Rewrite the listing with "stone monument" replaced by "stone pillar" everywhere it appears, keeping everything else unchanged and leaving out the pictures.

^^^^^^^^^^^^^^^^

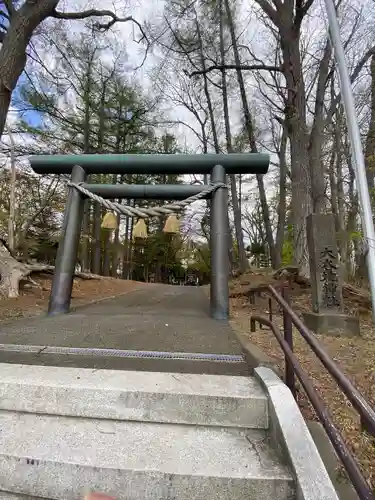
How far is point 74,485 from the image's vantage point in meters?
1.59

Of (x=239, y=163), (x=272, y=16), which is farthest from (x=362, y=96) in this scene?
(x=239, y=163)

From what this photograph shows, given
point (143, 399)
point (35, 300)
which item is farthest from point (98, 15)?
point (143, 399)

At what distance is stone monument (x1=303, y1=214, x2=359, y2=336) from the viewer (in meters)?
5.04

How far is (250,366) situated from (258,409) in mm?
660

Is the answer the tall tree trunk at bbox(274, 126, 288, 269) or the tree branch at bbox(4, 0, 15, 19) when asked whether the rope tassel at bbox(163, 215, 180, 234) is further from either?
the tall tree trunk at bbox(274, 126, 288, 269)

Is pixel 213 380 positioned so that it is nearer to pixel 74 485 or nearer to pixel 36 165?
pixel 74 485

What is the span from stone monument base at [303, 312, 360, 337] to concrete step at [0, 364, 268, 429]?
3.21 m

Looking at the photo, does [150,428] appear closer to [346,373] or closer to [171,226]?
[346,373]

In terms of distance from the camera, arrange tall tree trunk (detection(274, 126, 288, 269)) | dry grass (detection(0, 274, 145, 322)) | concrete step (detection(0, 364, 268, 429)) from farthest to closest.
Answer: tall tree trunk (detection(274, 126, 288, 269))
dry grass (detection(0, 274, 145, 322))
concrete step (detection(0, 364, 268, 429))

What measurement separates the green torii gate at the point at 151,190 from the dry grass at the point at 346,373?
1300 mm

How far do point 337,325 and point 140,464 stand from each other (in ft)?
14.1

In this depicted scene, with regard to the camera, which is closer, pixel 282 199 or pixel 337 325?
pixel 337 325

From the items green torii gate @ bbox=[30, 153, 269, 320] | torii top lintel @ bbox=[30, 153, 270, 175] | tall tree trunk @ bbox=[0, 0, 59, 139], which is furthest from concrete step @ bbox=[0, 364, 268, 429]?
tall tree trunk @ bbox=[0, 0, 59, 139]

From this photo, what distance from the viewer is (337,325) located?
197 inches
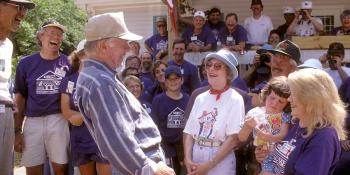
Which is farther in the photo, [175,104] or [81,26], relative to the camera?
[81,26]

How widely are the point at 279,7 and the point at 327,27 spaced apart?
1508 millimetres

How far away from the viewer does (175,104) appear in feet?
19.4

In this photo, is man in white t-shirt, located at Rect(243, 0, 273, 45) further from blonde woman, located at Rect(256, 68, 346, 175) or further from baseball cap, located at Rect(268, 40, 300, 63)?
blonde woman, located at Rect(256, 68, 346, 175)

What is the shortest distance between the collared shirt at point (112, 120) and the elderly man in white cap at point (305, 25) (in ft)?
23.3

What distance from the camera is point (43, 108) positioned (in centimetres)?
566

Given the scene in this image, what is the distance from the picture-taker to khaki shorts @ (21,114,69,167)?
565 centimetres

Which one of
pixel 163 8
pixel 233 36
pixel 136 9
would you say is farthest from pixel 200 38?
pixel 136 9

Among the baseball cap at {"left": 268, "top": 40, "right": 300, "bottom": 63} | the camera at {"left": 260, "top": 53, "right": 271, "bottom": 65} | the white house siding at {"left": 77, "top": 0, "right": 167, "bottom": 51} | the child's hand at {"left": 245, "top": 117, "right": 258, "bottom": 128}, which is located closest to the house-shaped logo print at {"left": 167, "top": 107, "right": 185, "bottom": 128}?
the camera at {"left": 260, "top": 53, "right": 271, "bottom": 65}

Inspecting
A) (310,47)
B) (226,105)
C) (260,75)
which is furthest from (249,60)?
(226,105)

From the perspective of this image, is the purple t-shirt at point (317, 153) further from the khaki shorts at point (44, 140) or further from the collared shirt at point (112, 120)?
the khaki shorts at point (44, 140)

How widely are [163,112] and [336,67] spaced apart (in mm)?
2297

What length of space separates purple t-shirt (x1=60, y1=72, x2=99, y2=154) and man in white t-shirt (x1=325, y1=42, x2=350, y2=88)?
3.01m

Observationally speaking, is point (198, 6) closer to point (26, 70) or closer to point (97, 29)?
point (26, 70)

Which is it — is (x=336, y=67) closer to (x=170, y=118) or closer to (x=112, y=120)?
(x=170, y=118)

^^^^^^^^^^^^^^^^

Solution to the exercise:
How far is point 74,485 from the image's vantage point in meters?
1.59

Of (x=239, y=163), (x=272, y=16), which is farthest from (x=362, y=96) in this scene?
(x=239, y=163)

From what this photograph shows, given
point (143, 399)
point (35, 300)
which item is farthest from point (98, 15)?
point (143, 399)

At what distance is stone pillar (x1=303, y1=214, x2=359, y2=336) from the viewer (in meters)?
5.04

How far is (250,366) situated from (258,409) in mm?
660

Is the answer the tall tree trunk at bbox(274, 126, 288, 269) or the tree branch at bbox(4, 0, 15, 19) when asked whether the rope tassel at bbox(163, 215, 180, 234) is further from either?
the tall tree trunk at bbox(274, 126, 288, 269)

Is pixel 213 380 positioned so that it is nearer to pixel 74 485 or nearer to pixel 36 165?
pixel 74 485

What is the span from stone pillar base at [303, 312, 360, 337] to concrete step at [0, 364, 268, 429]?
3.21 m

Looking at the photo, does [150,428] appear closer to [346,373] or closer to [171,226]?
[346,373]

In terms of distance from the camera, arrange tall tree trunk (detection(274, 126, 288, 269)) | dry grass (detection(0, 274, 145, 322)) | concrete step (detection(0, 364, 268, 429)) from farthest to closest.
Answer: tall tree trunk (detection(274, 126, 288, 269))
dry grass (detection(0, 274, 145, 322))
concrete step (detection(0, 364, 268, 429))

What measurement separates the green torii gate at the point at 151,190 from the dry grass at the point at 346,373?
1300 mm

How far do point 337,325 and point 140,464 stand from each other (in ft)?
14.1

In this depicted scene, with regard to the camera, which is closer, pixel 282 199 or pixel 337 325?
pixel 337 325

From the items green torii gate @ bbox=[30, 153, 269, 320] | torii top lintel @ bbox=[30, 153, 270, 175] | tall tree trunk @ bbox=[0, 0, 59, 139], which is furthest from concrete step @ bbox=[0, 364, 268, 429]?
tall tree trunk @ bbox=[0, 0, 59, 139]

From this photo, what distance from the viewer is (337,325) located?
197 inches
Which is farther in the photo, [175,104] or [81,26], relative to the camera?
[81,26]

How widely are the point at 279,7 and the point at 327,27 spaced apart?
1508 millimetres

How far away from the viewer does (175,104) appear in feet?
19.4

In this photo, is man in white t-shirt, located at Rect(243, 0, 273, 45) further from blonde woman, located at Rect(256, 68, 346, 175) or further from baseball cap, located at Rect(268, 40, 300, 63)?
blonde woman, located at Rect(256, 68, 346, 175)

What is the shortest distance between the collared shirt at point (112, 120) and the elderly man in white cap at point (305, 25) (in ft)?
23.3

What distance from the camera is point (43, 108) positioned (in centimetres)?
566

Given the scene in this image, what is the distance from the picture-taker to khaki shorts @ (21,114,69,167)?
565 centimetres

Which one of
pixel 163 8
pixel 233 36
pixel 136 9
would you say is farthest from pixel 200 38?
pixel 136 9

Among the baseball cap at {"left": 268, "top": 40, "right": 300, "bottom": 63} | the camera at {"left": 260, "top": 53, "right": 271, "bottom": 65} | the white house siding at {"left": 77, "top": 0, "right": 167, "bottom": 51} | the child's hand at {"left": 245, "top": 117, "right": 258, "bottom": 128}, which is located closest to the house-shaped logo print at {"left": 167, "top": 107, "right": 185, "bottom": 128}?
the camera at {"left": 260, "top": 53, "right": 271, "bottom": 65}

Inspecting
A) (310,47)
B) (226,105)
C) (260,75)
which is furthest from (249,60)?
(226,105)

From the perspective of this image, is the purple t-shirt at point (317, 153) further from the khaki shorts at point (44, 140) or further from the collared shirt at point (112, 120)?
the khaki shorts at point (44, 140)

How widely are [163,112] and [336,67] spaced apart (in mm)?
2297

What length of space separates purple t-shirt (x1=60, y1=72, x2=99, y2=154) and man in white t-shirt (x1=325, y1=42, x2=350, y2=88)?
3.01m

Observationally speaking, is point (198, 6) closer to point (26, 70) or closer to point (97, 29)?
point (26, 70)

Which is it — is (x=336, y=67) closer to (x=170, y=118) or closer to (x=112, y=120)?
(x=170, y=118)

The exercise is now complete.